*Given information:*
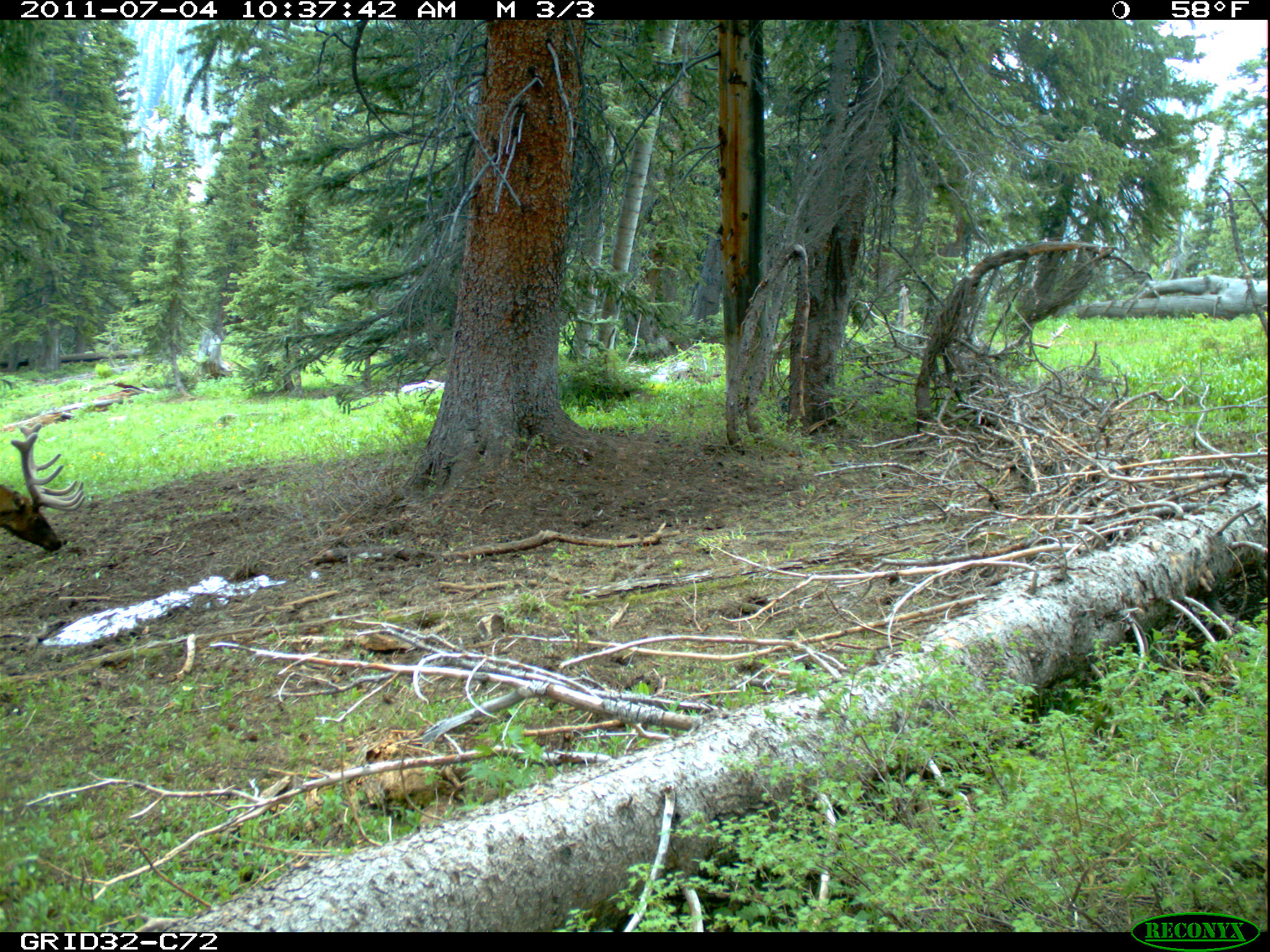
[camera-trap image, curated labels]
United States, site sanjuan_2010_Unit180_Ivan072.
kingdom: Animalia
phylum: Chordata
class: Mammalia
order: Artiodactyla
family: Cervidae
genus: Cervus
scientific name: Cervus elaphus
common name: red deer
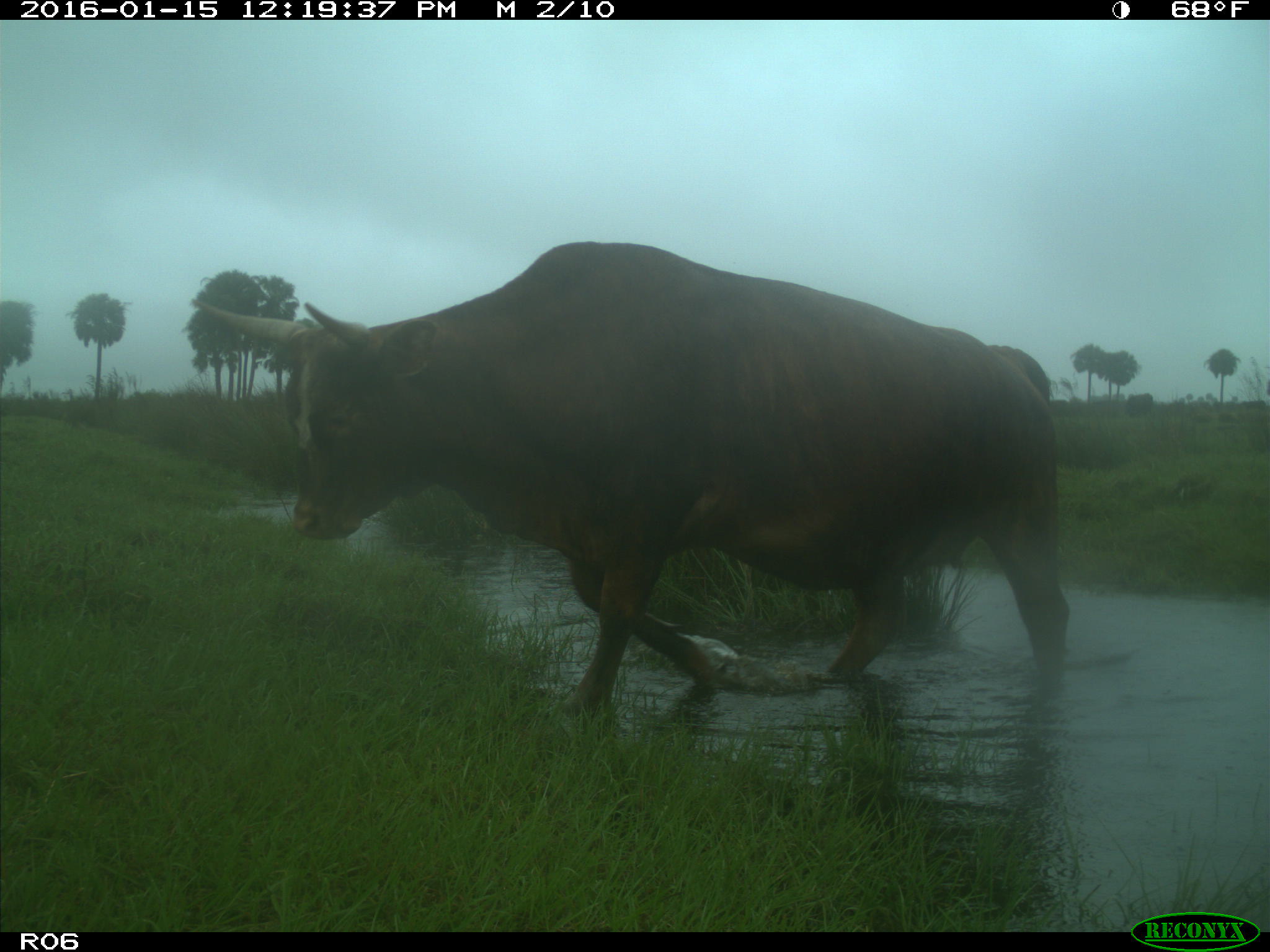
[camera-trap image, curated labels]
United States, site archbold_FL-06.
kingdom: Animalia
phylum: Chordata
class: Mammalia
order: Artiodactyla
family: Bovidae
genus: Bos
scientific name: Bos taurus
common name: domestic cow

---

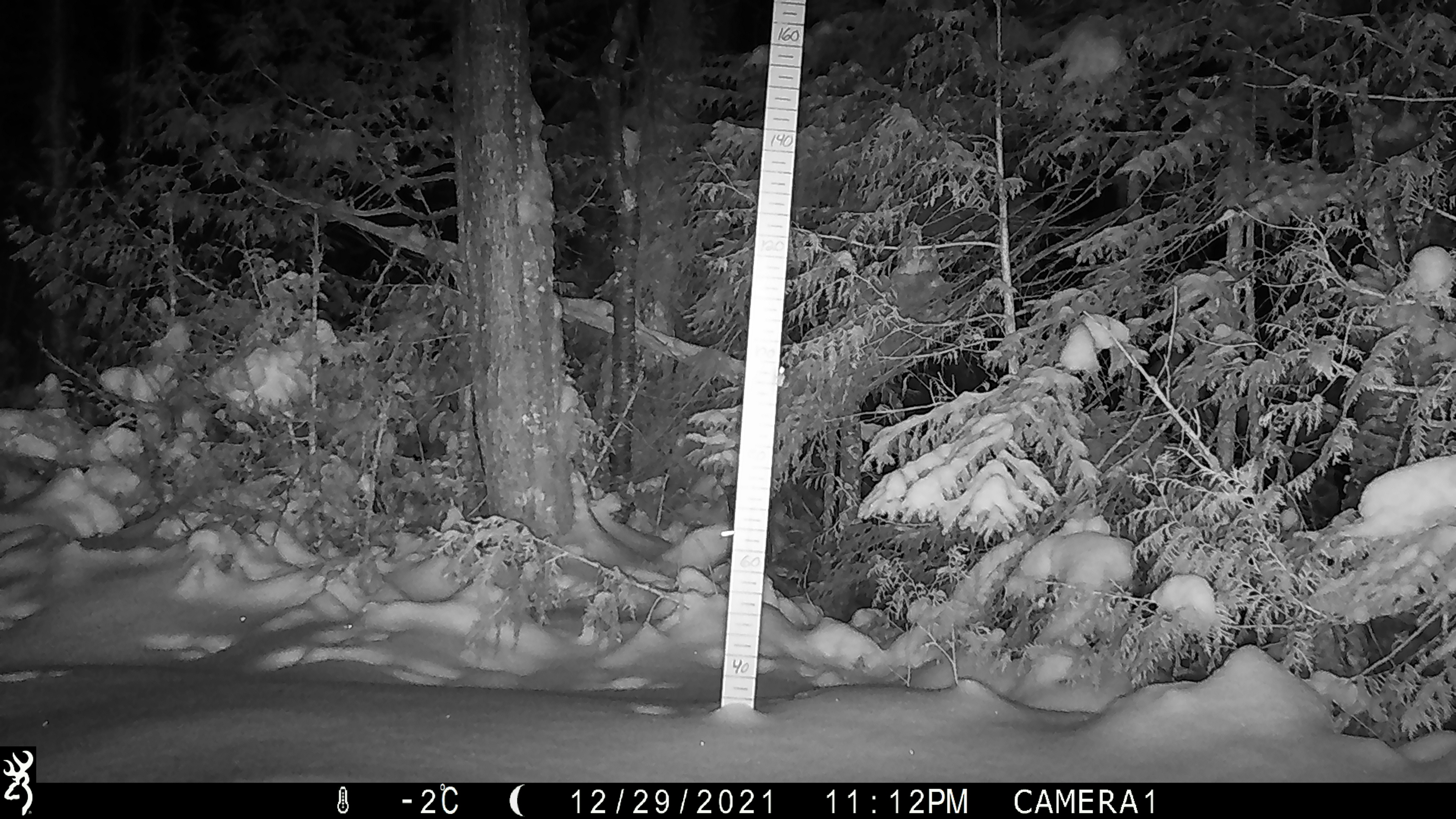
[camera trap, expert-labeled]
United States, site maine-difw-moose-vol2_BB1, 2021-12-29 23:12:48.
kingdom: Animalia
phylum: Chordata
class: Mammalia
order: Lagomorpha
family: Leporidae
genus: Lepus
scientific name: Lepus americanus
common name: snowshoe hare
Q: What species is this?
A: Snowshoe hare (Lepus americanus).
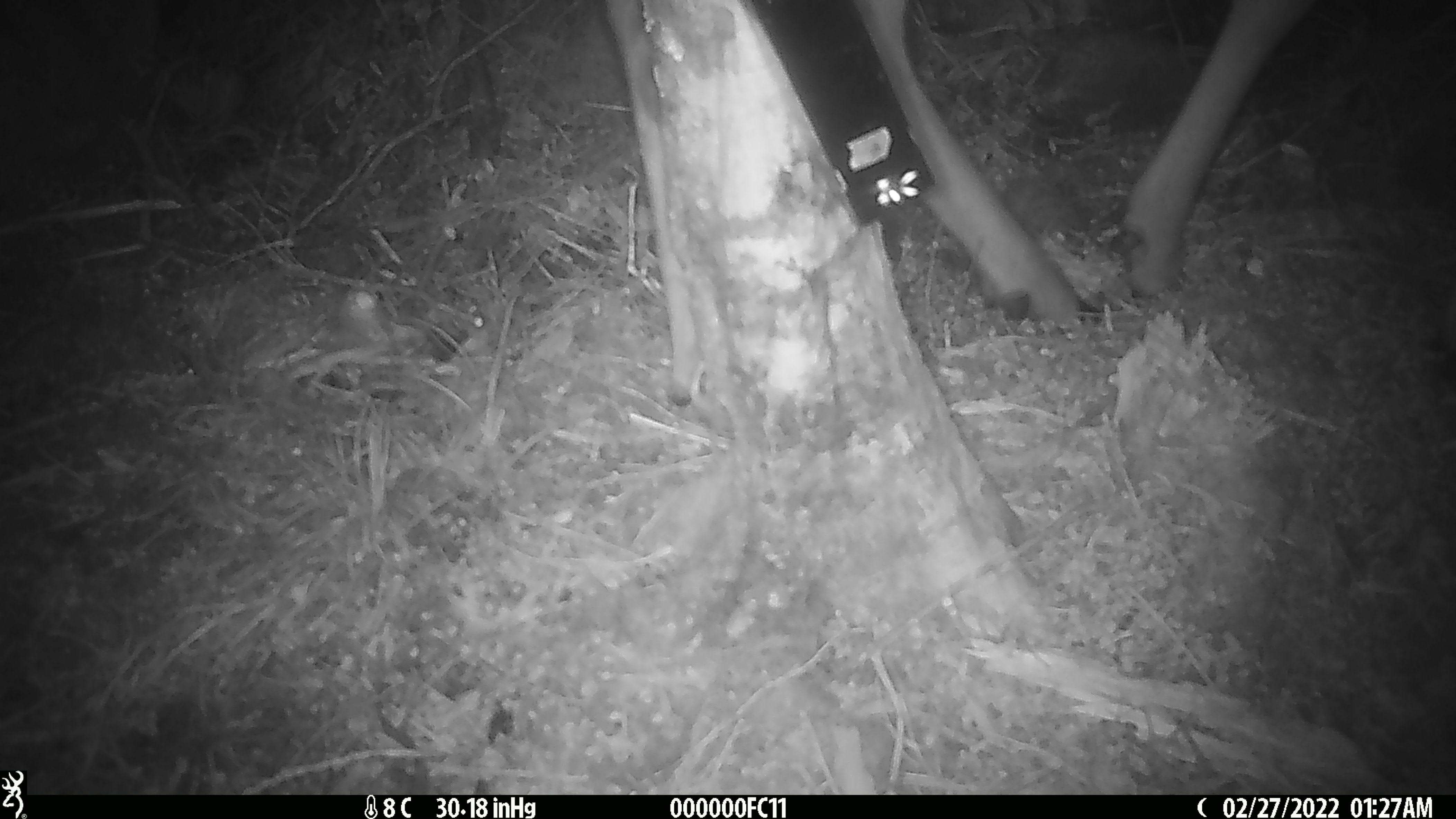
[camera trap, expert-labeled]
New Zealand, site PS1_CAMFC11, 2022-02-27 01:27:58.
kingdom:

...

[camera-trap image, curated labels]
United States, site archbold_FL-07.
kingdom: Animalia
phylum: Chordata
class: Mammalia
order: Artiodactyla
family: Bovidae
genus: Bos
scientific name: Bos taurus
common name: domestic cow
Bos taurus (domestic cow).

*Problem:*
All of the lines above that carry the string "scientific" need to be found and copied.

*Solved exercise:*
scientific name: Cervus elaphus
scientific name: Bos taurus
scientific name: Lepus americanus
scientific name: Bos taurus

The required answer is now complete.